当代きってのヴィルトゥオーゾ・ピアニスト横山幸雄が7年振りにオールリストアルバムを世に問う。過去、「超絶技巧練習曲集全曲」「ヴィルトゥオーゾ名曲集」等でリストの真髄を示してきた横山が、満を持して「ソナタ」を開示した。完璧な技巧によってテクニックの呪縛から完全に解き放たれた時、作品に内包する音楽的本質はくっきりと浮かび上がり、技巧とは唯、純粋に音楽のためにのみ奉仕されるべきものであることを我々に示してくれる。
横山が教授を勤める上野学園石橋メモリアルホールでのセッションレコーディング。 横山幸雄は、10代後半でブゾーニ、ロン=ティボー、ショパン・ピアノコンクールに上位入賞し、いまや日本を代表するコンサート・ピアニストである。デビュー当時から、その早熟ぶりが大いに話題となり、現在に至るまで音楽界の第一線で活躍し続けている。

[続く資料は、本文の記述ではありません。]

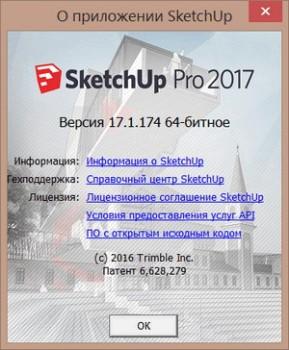 SketchUp Pro 2017 17.1.174 RUS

なかでも、ショパンのピアノ独奏曲212曲をすべて暗譜で弾き切ったギネス記録は、私たちの記憶にも新しい。このギネス記録を打ち立てたのは2011年…横山にとってデビュー20年という節目の年でもあった。近年の彼は、毎年9月上旬に東京オペラシティにおいてリサイタルを開催。2008〜10年はショパンのシリーズを手掛けた。デビュー20周年の2011年はリスト生誕200年にもあたり、オール・リスト・プログラムを組んだ。

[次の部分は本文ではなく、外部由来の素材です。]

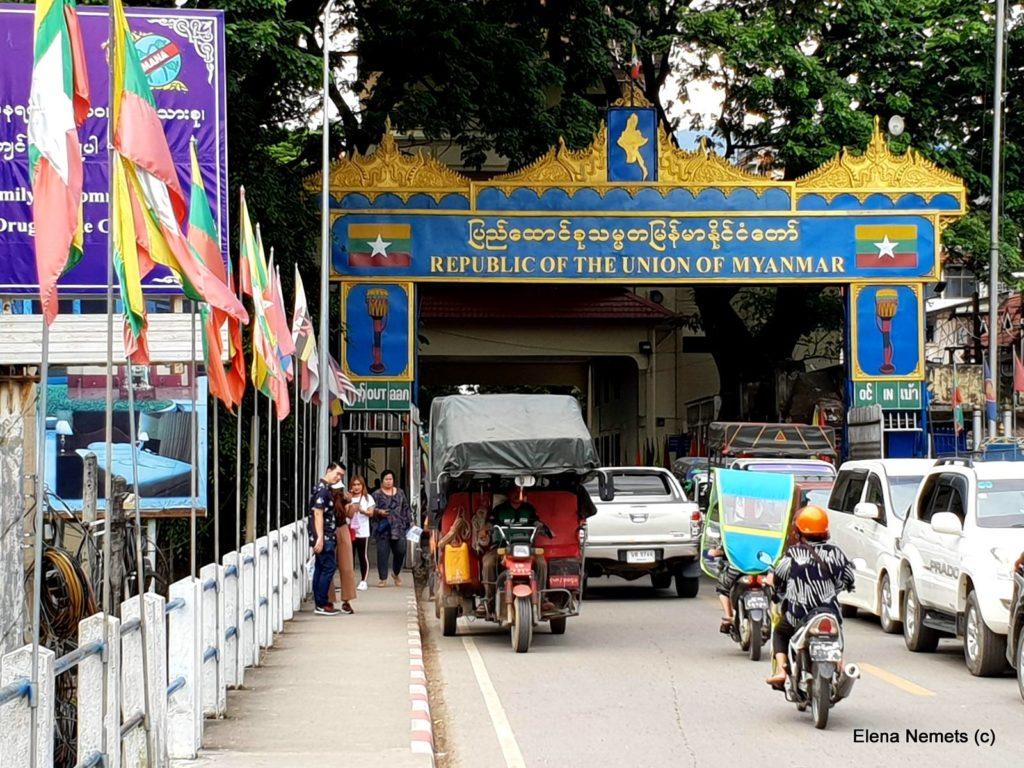 Тачилек Бирма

昨年9月も横山はリストを披露しているが、その時のプログラムの一部をその月のうちにレコーディングした。 横山の正確無比な演奏技術は、彼のピアノにおける魅力のひとつである。同時に、彼が演奏で見せる超人的な集中力とその持続は、他の追随を許さない。確固とした解釈をもとに、綿密に練り上げられた作品構成は極めて正統的で、王道を歩むといっても過言ではない。

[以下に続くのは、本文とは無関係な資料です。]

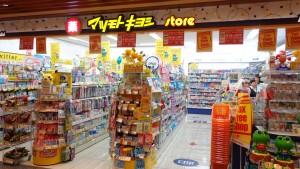 matsumotokiyoshi store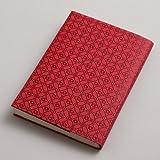 plus Orange『印傳のような紙のブックカバー』文庫本サイズ 七宝柄「赤/スミ」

これまでの横山の演奏に接して感じるのは、自分自身を極めようとする彼の意気込みである。ショパンの全曲演奏もその表れなのかもしれない。演奏の完成度についても、そして作品の解釈に関しても、横山はあらゆる妥協を拒み、究極の自分自身の姿を追求する。また、レパートリーをいたずらに拡大することに慎重にも見える。むしろ、特定の作曲家に自分自身のすべてを投影させようとしているように感じられる。そのひとつが、リストである。
このアルバムの中心をなすのは、《ピアノ・ソナタ ロ短調》。複雑な内容をもつこの作品に対し、横山は強い緊張感あふれる演奏によって、音楽のストーリーを劇的に作り上げた。音の色彩や響き、そして質感のバランスにも優れており、エチュードや小品に至るまで細やかなディテールや微細な陰影をつけ、音楽にドラマティックな側面をもたらしている。また、過度に感傷的にならないロマンティシズムも、彼の持ち味だ。 まさに横山の風格と存在感が遺憾なく発揮されたアルバムである。